A car phone is a mobile phone device specifically designed for and fitted into an automobile. This service originated with the Bell System, and was first used in St. Louis on June 17, 1946.
The original equipment weighed 80 pounds (36 kg), and there were initially only 3 channels for all the users in the metropolitan area. Later, more licenses were added, bringing the total to 32 channels across 3 bands (See IMTS frequencies). This service was used at least into the 1980s in large portions of North America. On October 2, 1946, Motorola communications equipment carried the first calls on Illinois Bell Telephone Company's new car radiotelephone service in Chicago. Due to the small number of radio frequencies available, the service quickly reached capacity.

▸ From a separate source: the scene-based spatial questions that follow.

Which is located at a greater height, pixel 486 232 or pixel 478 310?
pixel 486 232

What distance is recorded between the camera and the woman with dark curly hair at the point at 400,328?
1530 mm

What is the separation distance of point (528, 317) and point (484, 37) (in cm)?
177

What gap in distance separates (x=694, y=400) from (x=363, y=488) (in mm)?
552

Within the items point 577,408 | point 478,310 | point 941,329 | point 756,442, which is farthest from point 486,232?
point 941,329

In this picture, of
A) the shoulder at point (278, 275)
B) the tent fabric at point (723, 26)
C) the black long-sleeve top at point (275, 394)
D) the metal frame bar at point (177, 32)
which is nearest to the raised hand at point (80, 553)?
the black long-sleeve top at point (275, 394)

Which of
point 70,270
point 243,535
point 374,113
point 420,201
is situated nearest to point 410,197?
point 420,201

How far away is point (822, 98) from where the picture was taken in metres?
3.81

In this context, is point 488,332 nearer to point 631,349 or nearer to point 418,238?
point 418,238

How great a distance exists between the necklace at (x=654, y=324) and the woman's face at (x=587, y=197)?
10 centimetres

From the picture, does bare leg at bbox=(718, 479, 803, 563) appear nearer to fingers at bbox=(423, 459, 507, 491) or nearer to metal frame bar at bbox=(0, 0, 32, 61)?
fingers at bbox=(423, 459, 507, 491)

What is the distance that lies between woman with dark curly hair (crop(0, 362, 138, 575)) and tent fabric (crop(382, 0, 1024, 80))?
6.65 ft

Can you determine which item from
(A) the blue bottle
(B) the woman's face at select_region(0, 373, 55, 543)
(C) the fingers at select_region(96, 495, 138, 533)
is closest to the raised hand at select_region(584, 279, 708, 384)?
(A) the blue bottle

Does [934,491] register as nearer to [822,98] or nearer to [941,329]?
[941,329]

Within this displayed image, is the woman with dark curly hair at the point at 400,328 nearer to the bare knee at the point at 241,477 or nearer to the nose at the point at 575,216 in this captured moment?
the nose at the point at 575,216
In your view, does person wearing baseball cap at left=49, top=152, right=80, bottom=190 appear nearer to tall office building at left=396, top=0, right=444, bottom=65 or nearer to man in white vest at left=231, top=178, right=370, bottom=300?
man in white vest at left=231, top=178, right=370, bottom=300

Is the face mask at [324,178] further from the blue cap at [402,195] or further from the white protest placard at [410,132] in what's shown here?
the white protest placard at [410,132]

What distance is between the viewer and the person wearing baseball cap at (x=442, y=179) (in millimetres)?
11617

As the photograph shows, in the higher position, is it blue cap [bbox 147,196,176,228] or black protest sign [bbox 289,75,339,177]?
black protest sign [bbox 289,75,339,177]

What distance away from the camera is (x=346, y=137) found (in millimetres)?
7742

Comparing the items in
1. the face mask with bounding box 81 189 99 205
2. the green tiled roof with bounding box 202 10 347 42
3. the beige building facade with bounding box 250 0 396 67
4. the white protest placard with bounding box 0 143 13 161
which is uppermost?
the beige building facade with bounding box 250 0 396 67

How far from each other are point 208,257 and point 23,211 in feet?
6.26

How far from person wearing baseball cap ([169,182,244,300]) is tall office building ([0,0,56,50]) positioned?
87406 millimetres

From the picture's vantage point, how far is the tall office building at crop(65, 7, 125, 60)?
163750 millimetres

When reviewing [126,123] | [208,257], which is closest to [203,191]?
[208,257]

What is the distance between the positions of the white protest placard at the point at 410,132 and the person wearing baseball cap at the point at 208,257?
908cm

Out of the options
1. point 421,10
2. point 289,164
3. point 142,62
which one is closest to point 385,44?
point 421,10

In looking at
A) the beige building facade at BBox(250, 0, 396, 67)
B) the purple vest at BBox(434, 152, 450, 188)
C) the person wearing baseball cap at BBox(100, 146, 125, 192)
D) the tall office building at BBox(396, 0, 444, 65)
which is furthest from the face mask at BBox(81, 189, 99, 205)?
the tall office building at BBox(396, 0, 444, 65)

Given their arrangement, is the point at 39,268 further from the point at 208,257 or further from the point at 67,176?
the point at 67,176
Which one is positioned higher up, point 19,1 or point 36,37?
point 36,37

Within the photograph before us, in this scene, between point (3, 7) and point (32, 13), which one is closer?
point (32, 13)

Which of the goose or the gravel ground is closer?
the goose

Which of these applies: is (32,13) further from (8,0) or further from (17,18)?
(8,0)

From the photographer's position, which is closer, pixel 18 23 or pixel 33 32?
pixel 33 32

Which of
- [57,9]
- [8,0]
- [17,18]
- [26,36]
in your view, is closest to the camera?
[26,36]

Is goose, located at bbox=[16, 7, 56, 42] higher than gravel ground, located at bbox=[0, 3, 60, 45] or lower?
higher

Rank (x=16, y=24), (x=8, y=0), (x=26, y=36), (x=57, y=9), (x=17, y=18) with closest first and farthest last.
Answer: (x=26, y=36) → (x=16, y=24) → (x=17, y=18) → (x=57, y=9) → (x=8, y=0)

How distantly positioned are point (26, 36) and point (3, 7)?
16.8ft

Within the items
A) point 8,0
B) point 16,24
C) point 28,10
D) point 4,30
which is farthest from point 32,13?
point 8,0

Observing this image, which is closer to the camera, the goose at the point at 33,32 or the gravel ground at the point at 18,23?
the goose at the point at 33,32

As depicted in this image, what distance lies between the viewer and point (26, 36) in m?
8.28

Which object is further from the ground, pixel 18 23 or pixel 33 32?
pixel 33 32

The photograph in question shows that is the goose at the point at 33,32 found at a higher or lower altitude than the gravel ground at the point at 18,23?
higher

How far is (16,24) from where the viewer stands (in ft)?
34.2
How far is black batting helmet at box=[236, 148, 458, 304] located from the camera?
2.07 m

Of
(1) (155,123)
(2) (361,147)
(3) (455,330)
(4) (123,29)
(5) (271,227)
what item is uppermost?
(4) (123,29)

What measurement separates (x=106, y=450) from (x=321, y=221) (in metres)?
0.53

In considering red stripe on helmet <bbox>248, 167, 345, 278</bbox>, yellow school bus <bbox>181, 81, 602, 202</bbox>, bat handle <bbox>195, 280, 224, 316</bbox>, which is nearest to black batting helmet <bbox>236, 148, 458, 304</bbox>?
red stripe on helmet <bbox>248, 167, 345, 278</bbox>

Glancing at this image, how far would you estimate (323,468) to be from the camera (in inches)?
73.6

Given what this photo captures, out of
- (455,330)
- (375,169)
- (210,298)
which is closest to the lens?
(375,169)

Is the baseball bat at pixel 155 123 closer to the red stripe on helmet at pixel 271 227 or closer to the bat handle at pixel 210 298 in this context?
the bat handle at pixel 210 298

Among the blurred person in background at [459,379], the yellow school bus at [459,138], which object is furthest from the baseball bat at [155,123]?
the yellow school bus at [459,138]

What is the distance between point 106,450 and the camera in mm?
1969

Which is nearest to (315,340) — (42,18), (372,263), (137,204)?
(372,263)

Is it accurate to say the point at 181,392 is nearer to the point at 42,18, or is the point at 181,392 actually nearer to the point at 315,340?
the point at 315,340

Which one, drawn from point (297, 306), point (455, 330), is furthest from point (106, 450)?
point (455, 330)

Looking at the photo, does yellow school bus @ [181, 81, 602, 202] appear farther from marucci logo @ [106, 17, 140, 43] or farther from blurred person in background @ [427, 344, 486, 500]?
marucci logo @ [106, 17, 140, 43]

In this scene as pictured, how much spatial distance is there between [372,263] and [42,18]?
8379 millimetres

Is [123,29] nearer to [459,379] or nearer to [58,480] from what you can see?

In Finland, car phone service was first available in 1971 on the zero-generation ARP (Autoradiopuhelin, or Car Radiophone) service. This was succeeded in 1982 by the 1G system NMT (Nordic Mobile Telephone), used across Scandinavia and in other often remote areas. In North America, car phone typically used the Mobile Telephone Service (MTS), which was first used in St. Louis, or Improved Mobile Telephone Service (IMTS) before giving way to analog cellular service (AMPS) in 1984. AMPS technology was discontinued in the United States in 2008.
Since a traditional car phone uses a high-power transmitter and external antenna, it is ideal for rural or undeveloped areas where mobile handsets may not work well or at all. However, due to current US Federal Communications Commission regulations, carriers must pay penalties for activating any equipment that is not an E911 compliant device, such as analog.